Woman labour in hospital hold hand

Will an epidural affect my baby?

Unlike with pain relief such as pethidine, an epidural won't make your baby drowsy, which can cause problems getting breastfeeding started. However, it can increase the risk of your blood pressure dropping, which in turn can affect the amount of oxygen your baby gets. As a precaution you'll have a cannula (a small, hollow tube), sited in the back of your hand or arm connected to a drip so that, in an emergency, a drip can be administered quickly.

It also increases your risk of needing a ventouse or forceps delivery, which again, carries an attached risk to your baby.

None of the associated risks are anything for you to panic about but they are there, so it's worth knowing what they are so you can make an informed decision.

I've done two births on just gas and air and while I got through, I would very much prefer to have an epidural next time.

How long does an epidural last?

The pain relief usually starts to wear off after one to two hours. You can then be given a top up, each of which will last around an hour, too.

What is a mobile epidural?

Mobile epidurals are administered in the same way as a traditional epidural. The main difference is that it’s a slightly different, lower dosage of drugs.

The upside of a mobile epidural is that you retain some feeling in your legs, so you may be able to move about a bit – although how much depends on how you react to the drugs. You may still need help – and you definitely won't be running any marathons (not that marathons were likely to have been on your birth plan anyway).

It's worth remembering:

  • Not all hospitals offer mobile epidurals (check beforehand if yours does).
  • There is still an increased risk of a longer labour and the need for an assisted delivery, although the risk is less than that associated with a traditional epidural
  • As with traditional epidurals, you may find you get very itchy or have trouble passing urine

What is a spinal block?

A spinal block is a one-off injection of an anaesthetic (sometimes mixed with a pain-killing narcotic) directly into your spinal fluid, similar in principle to an epidural.
It completely numbs you from the waist down but wears off over a few hours. It's not usually used in labour itself, but is sometimes used for forceps and C-section deliveries.
Potential downsides are that you:

  • Can only have the one injection.
  • Are usually immobile and confined to bed.
  • Might feel shivery, sick or even itchy.
  • May find it hard to wee.
  • May get a bad headache.

What is a combined spinal epidural (CSE)?

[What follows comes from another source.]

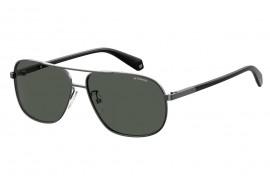 Очки Polaroid PLD2074-S-X-KJ1-60-M9 (Солнцезащитные мужские очки)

A CSE is basically a combination of a spinal block and an epidural in that you receive a combination of painkiller and anaesthetic, the difference is in how these are administered.

First up, you'll have a spinal injection of a fast-acting opiate painkiller. Meanwhile, an epidural tube will be sited in the usual way – but you won't be given any anaesthetic via the tube until the effect of the painkiller starts to wear off (usually in an hour or two).

I've done two births on just gas and air and while I got through, I would very much prefer to have an epidural next time.

CSE is particularly suited for use in late, rapidly progressing labours as relief is virtually instantaneous (yippee) and is often used for a last-minute Caesarean. Unlike a spinal block, it can be topped up when the initial spinal injection wears off. Plus, until you have the epidural anaesthetic, you'll be able to walk around. The cons are similar to those associated with mobile epidurals.